Return on Patient Investment

Written by on December 31, 2013 in Insight - No comments

You invest time and resources into continuing medical education and technology improvements throughout your office to provide the highest level of care possible. You spend money on marketing efforts to attract patients to your practice to be able to provide this care. While the patient is in your office you are in control of their satisfaction. Your bedside manner and medical acumen determine whether the patient is satisfied with the care they receive. However, after the patient leaves your office, their satisfaction is dependent on a number of factors, including the many aspects of how their financial obligations for the visit are handled.

In today’s volatile healthcare marketplace, it is imperative to understand the importance of a streamlined revenue cycle, and how keeping patients coming back can be just as much about providing excellent customer service as it can be about providing quality medical care.

Expectations & Communication

Your communication, or the lack thereof, sets the stage for your patient’s expectations in terms of the revenue cycle.  As soon as the patient makes an appointment, your staff should make the patient aware of the payment policy around copays, deductibles and coinsurance.  When the patient presents for the appointment, assert this by having policies posted at check-in and check-out.  Finally, follow through and request said monies due. This is easier said than done, but it is easier to collect from the patient when your policies are made clear from the beginning.

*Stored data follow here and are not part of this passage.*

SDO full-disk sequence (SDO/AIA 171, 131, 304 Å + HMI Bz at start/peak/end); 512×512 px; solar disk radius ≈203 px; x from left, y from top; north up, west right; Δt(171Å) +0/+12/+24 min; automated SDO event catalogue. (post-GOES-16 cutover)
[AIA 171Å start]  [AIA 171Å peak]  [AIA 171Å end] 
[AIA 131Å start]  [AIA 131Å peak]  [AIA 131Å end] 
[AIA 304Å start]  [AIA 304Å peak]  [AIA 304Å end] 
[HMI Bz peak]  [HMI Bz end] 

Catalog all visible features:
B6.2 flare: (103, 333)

The patient’s liability is largely dependent upon their coverage through the individual insurance carriers.  It is in the best interest of the practice to verify coverage, pre-authorize services, and estimate the portion of the visit that is the patient’s responsibility.  Just as important as determining this information, however, is clearly communicating your findings, and the resulting liability, with the patient ahead of time. Nothing upsets a patient more than receiving a bill for services that they thought were completely covered.

Additionally, if you outsource your billing functions, be sure to give the patient the contact information and let them know from the beginning that your billing functions are handled by a third party.


The revenue cycle itself starts with you documenting the services provided to the patient.  It is extremely important to be clear and thorough in every aspect of your documentation. If you are deficient in any way, it will compromise your ability to accurately code the chart, which will have a negative impact on the revenue cycle.  Not to mention the potential impact on patient care, both within the same practice and with outside practices through referrals.  Proper documentation is imperative for providing good customer service to your patients.  Don’t compromise the entire process in this crucial, but often cumbersome, step.


Regardless of whether you code your own charts or have an outside agency do it for you, coding drives the insurance process and determines if a claim is paid, how much is paid, what is the copay, is there a deductible, etc.  Something as simple as a modifier or preventative vs. medical diagnosis can compromise payment.  With ICD-10 being effective in October 2014, this piece will become even more cumbersome for the provider and confusing for the patient.  The easiest way to upset a patient is to assign an inappropriate code such that they receive an unnecessary statement with a resulting call to you and/or the insurance carrier.  Most patients are not going to understand why certain codes were or were not used and the insurance carrier is only going to refer them back to you anyway.  You need to get it right the first time.


You have done your part to collect patient copays and deductibles, appropriately document and code the visit, now what?  If the claim isn’t submitted in a timely manner, not only could that result in the patient being unhappy but it could also result in your not being paid at all.  Claims have the possibility of getting stuck in various parts of the process: charges not entered, claim errors delaying submission, clearinghouse edits, payer kick outs, etc..  You must have personnel continuously monitoring the process to make sure that everything is being promptly submitted and  that claims are not falling  through the cracks.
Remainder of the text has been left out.